The 29-year-old Toure said she would also take the opportunity to fight for equality and against right-wing extremism.
These issues have been her hallmark since she was first voted into Schleswig-Holstein’s state parliament in 2017.
It’s not the first time that Toure has achieved a political first. In 2019, she was elected as the state parliament’s deputy speaker, becoming the first Black person and the youngest politician to hold such a position in any of Germany’s 16 states.

Aminata Toure
Afro-German and proud
Toure was born in 1992 in Neumünster, a medium-sized industrial town in Germany’s far north, where her parents had settled after fleeing from Mali.
She spent the first five years of her life in a refugee shelter, eventually gaining German citizenship when she was 12.
Toure uses the term Afro-German to refer to herself; it defines her as a person with roots in Africa but at home in Germany, she told DW earlier this year.
“I have always had both worlds in me,” she said. “At some point, I didn’t want to have to choose between countries anymore. So I use a term coined by a feminist movement of Black women here in Germany: Afro-German.”
Anonymous threats
Her family’s fears of being deported shaped her decision to start being politically active, and she joined the Greens in 2012 — the same year she started studying political science and French at a university in Germany.
Toure has long pushed for the better and swifter integration of refugees in Germany. This stance has earned her enemies and resulted in anonymous threats.

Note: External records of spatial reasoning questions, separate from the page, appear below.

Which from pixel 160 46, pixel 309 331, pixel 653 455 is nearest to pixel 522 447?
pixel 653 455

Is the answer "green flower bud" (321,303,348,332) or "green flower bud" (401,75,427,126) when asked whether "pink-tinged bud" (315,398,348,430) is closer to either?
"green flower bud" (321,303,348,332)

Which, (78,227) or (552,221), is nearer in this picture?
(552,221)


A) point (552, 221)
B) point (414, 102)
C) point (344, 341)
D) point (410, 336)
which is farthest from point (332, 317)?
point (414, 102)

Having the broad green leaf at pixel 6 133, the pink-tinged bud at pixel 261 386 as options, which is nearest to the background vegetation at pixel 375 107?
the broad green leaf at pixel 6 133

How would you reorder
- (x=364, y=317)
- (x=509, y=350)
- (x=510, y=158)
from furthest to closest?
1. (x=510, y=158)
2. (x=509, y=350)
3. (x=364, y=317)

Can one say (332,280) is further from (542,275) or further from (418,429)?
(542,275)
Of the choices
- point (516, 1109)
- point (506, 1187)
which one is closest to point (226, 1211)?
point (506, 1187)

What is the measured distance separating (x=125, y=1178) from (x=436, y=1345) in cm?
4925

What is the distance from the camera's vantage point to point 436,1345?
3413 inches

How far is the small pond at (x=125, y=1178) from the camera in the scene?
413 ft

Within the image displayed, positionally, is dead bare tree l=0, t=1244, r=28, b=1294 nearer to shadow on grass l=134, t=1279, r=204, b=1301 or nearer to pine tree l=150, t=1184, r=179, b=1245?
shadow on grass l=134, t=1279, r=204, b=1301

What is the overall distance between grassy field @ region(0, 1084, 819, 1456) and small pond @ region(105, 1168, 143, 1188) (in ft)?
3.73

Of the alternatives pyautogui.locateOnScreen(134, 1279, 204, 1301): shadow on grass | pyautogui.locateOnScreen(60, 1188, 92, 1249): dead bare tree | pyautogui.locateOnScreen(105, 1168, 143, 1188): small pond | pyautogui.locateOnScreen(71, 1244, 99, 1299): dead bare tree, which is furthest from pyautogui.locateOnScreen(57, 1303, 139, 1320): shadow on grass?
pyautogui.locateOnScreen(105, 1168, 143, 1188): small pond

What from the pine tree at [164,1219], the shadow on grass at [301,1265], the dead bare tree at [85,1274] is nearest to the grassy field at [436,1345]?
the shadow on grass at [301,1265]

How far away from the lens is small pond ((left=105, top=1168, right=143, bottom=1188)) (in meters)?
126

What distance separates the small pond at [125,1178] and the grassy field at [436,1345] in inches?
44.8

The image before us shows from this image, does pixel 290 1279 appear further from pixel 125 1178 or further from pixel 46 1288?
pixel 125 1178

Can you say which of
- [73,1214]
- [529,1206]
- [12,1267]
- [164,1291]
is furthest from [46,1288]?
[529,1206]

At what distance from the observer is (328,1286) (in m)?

But the young star of German politics said she wouldn’t allow that to intimidate her.
Her will to succeed in politics was strengthened by her parents, who never tired of telling her that, as a member of a minority group, she would have to give 200% when others gave 100%, she told German RND media ahead of her inauguration as minister.
“But I would like to see a society in which there is no need to give twice as much just because you’re different in some way,” she said.
“Everyone should have the same opportunities and possibilities.”
Her experiences have fortified her belief that German politics needs more diversity.
Policies, she said, should also be made by people who understand the perspective of those who are still poorly represented in society.
And, although “biography is no substitute for politics,” what a person goes through “has an influence on how political decisions are made,” she told DW.